**Extracted text**
# Cavs trying to trade Gooden to Mavs



## mavsman (Jun 11, 2003)

So the Cavs want to trade Gooden to the Mavs and the only players they mention in the article are Devin Harris and Jason Terry?

javascript:newwind('http://www.zwire.com/site/news.cfm?newsid=14895404&BRD=1699&PAG=461&dept_id=4637 0&rfi=6','11')

Yes, lets give away one of the players from a position that we need help for a guy who plays the same position as our best player. And by the way who is backed up by Keith Van Horn.

This is not exactly the type of rumors I was hoping to read about. Of course in the mean time I see that the Cavs have signed two more players, Donyell Marshall and Sarunas Jasikevicius. Either of which would be helpful on our team. I know Marshall is not really a Center but I think he could fill in there once in a while and he is a good defender with long arms. Jasikevicius is a guy who can shoot lights out and can play PG as well. With his size Terry could slide over to the SG position and Jasikevicius could cover the opposing SG.

But no, I don't hear about us trying to pick up any of these guys. Instead I read about picking up Gooden. Now maybe Gooden could fill in at Center as well but right in the article it talks about how Gooden is not a great defender. Yeah, that's what we need here are more guys who would have to play out of position and are not good defenders.

I know at some point we will find out what the Mavs real plans are but so far this off-season is depressing.


----------



## LionOfJudah (May 27, 2003)

With LeBron you can never have enough shooters so why not just take KVH. They could then line up:

Big Z
KVH
Marshall
Lebron
Hughs

They not only would have one of the tallest line ups in the leauge but it'd be a very talented supporting cast for Lebron.


----------



## LionOfJudah (May 27, 2003)

But if we have to give up a pg... I'll pass..


----------



## mavsman (Jun 11, 2003)

stevemc said:


> With LeBron you can never have enough shooters so why not just take KVH. They could then line up:
> 
> Big Z
> KVH
> ...


So you would give up KVH for Gooden? I would not. I guess Gooden is a better rebounder than KVH but he is not a good defender and he can shoot outside 12 ft. KVH can at least knock down an outside shot. So how would we use Gooden. KVH can slide to SF, Gooden can not. I think KVH is more versatile than Gooden. And DG plays the same position as Dirk.

I am not against moving KVH but not for a guy who does not fill a need on this team. We need a shooter and an athletic backup Center. Gooden is neither.


----------



## KokoTheMonkey (Aug 4, 2003)

Trading for Gooden wouldn't make sense IMO, unless Avery plans on playing Dirk at Center during the season. 


Another thing to think about is that Gooden is on the last year of his contract, so Gooden could end up walking away at the end of the season for nothing.


----------



## Biggestfanoftheknicks (Apr 14, 2005)

mavsman said:


> So the Cavs want to trade Gooden to the Mavs and the only players they mention in the article are Devin Harris and Jason Terry?
> 
> 
> Yes, lets give away one of the players from a position that we need help for a guy who plays the same position as our best player. And by the way who is backed up by Keith Van Horn.
> ...



If you guys lose Terry or Harris for Gooden you should really raid cuban's blog.


Especially Harris. That's just stupid. I really can't stress enough how utterly stupid that is.


----------



## Gambino (Feb 11, 2004)

I hope we don't do this. Sorry but I do not want to give up Terry nor Harris for Gooden.

**Work task A**
Decide whether each statement agrees with the Gooden trade thread. For each one, answer yes or no and quote the words from the thread that settle it.
(i) The Cavs have signed Donyell Marshall and Sarunas Jasikevicius.
(ii) A poster notes that Gooden is in the final year of his contract.
(iii) mavsman says the Mavs need a shooter and a starting Center.
**Work task B**
Pick up the Gooden trade thread after its final post and continue it.
The Gooden trade thread above is separate from the material that comes after it.

**Data provided**

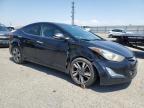2014 Hyundai Elantra Se за продажба в Fresno, CA - Front End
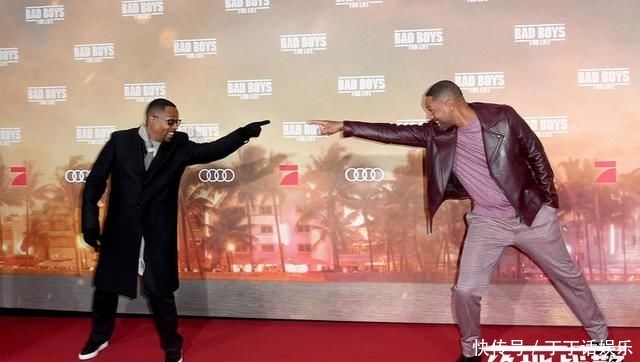  『警匪片』《绝地战警：疾速追击》开启欧洲路演，史皇打造好莱坞最不正经警匪片
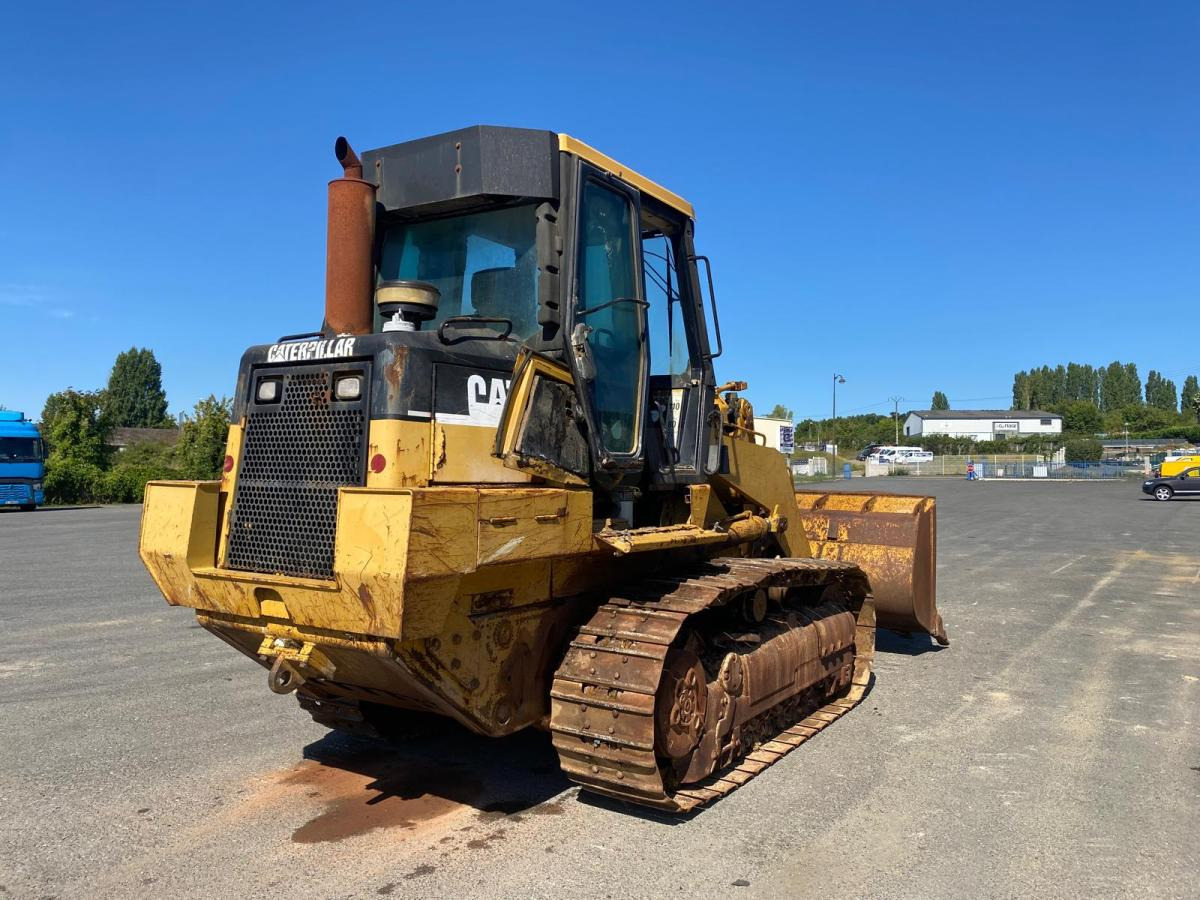 Caterpillar 963C - Crawler loader: picture 4 Caterpillar 963C - Crawler loader: picture 4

**Task output A**
(i) Yes: "the Cavs have signed two more players, Donyell Marshall and Sarunas Jasikevicius."
(ii) Yes: "Gooden is on the last year of his contract"
(iii) No: "We need a shooter and an athletic backup Center."

**Task output B**
----------



## mff4l (Dec 31, 2004)

KokoTheMonkey said:


> Trading for Gooden wouldn't make sense IMO, unless Avery plans on playing Dirk at Center during the season.
> 
> 
> Another thing to think about is that Gooden is on the last year of his contract, so Gooden could end up walking away at the end of the season for nothing.


gooden can board and is athletic. mavs could move dirk to sf. everyone slides down a spot

C: Damp
Pf: Gooden
sf: Dirk
sg: Howard
pg: Terry


i wouldn't do it. trade van horn for gooden, eric snow, 5 mil trade exception. van horn comes off the books next year. that gives the cavs even more cap space to go after big names while getting a shooter for the year.

if the mavs trade for gooden? They still get his larry bird rights cause of his 3 year contract. They can give him whatever they want and match any offer for him


----------



## Chalie Boy (Aug 26, 2002)

He is not worth neither of those guys! Plus he can't(or should I say won't) play center!!! :curse: :curse:


----------



## mff4l (Dec 31, 2004)

or trade quis for gooden cause quis can run the point too


----------



## Seed (Jun 29, 2005)

no way dumb deal we don't need a power forward we need a CENTER why get gooden come on we can do better than him


----------



## mff4l (Dec 31, 2004)

Seed said:


> no way dumb deal we don't need a power forward we need a CENTER why get gooden come on we can do better than him


why do we need a center when we have damp? he was averaging 10 12 and 2 after the break before his knee injury. we need an athletic PF to keep damp out of foul trouble.


----------



## mavsman (Jun 11, 2003)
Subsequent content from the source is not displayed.